投資の話題もまずはスモールトークから

投資の話題もまずはスモールトークから


 私は投資よりも教師のキャリアの方が長く、長年、日本人ビジネスマンの方々の英語も指導してきた。正しいビジネス英語を教える前に、お互いの人柄やビジネスの背景を知るため(また、その場の雰囲気を和ませるため)に軽い世間話をすることがある。今回は洗練された英語のビジネス世間話についてお話ししよう。

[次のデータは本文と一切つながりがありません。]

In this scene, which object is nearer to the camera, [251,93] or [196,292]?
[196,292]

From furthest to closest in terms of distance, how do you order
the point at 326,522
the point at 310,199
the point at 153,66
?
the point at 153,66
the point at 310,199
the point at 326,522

 気軽なおしゃべりのことを英語ではsmall talk、会話のとっかかりになる話題のことをicebreakerという。ビジネス・シーンでは、その際の印象が仕事の成果を決めることもあるので、こうした「コミュニケーションにおける最初の会話」こそ、英会話スキルとして磨いておく必要がある。

 金銭に関することを気軽に口にするかしないかは、文化的な背景、また民族の特性にもよると思う。日本人は一般的に、あまり世間で大っぴらに口にしない民族だろう。アメリカ人はオープンだと思われているが、実はお金に関する話題はアメリカでも積極的に話さないのが一般的で、個人の金銭事情をあけすけに質問するのはマナーに反しており、不躾なことは日本と同じである。

 とはいえビジネス・シーンでは、small talkやicebreakerとして、一般的な経済の話や景気の話、金融やビジネス全般に関することはよく話題になる。こと投資に関しては、おそらく日本よりもっと気軽に話されているだろう。

 日本人の投資家やビジネスマンは、海外の投資事情に興味がある人も多いと思うが、この分野に興味があっても英語での単語や表現方法がわからないために会話ができないケースは多いだろう。日本では多くの学習機関で英語教育が行われ、日本人向けの優れた英語教育のプログラムもたくさんある。テレビやラジオの語学講座も豊富だし、本屋に行くとたくさんの英語学習本も見るが、投資に関する分野に特化された本は、あまり見かけない。

 そこで今回は、投資に関するsmall talkに使える表現を少し紹介しよう。

1.「私は投資をしている」
I'm an investor. 
同じ意味では下記の表現も使うことができる。
I trade stock.
I play the stock market.
I follow the stock market.
I'm into stock trading.

2.「わたしはこの会社の株を所有しており、50万円投資した」
I hold stock in this company. I invested 500,000 yen in stocks.

3.「私はA社の株を500株買った」
I bought 500 shares of A Company stock. 

 invest に対する前置詞は in (on と間違えるケースが多いので注意)、〇株という数の言い方は、sharesだ。これらは確かに基本すぎる内容だが、これをきっかけに投資の話題を英語圏の人たちと話してみるのも良いだろう。ちなみに、small talkとして、こんな話題も使えるかもしれない。
「同僚のあいだで、彼の株はとても上がった」
His stock among his colleagues has risen dramatically.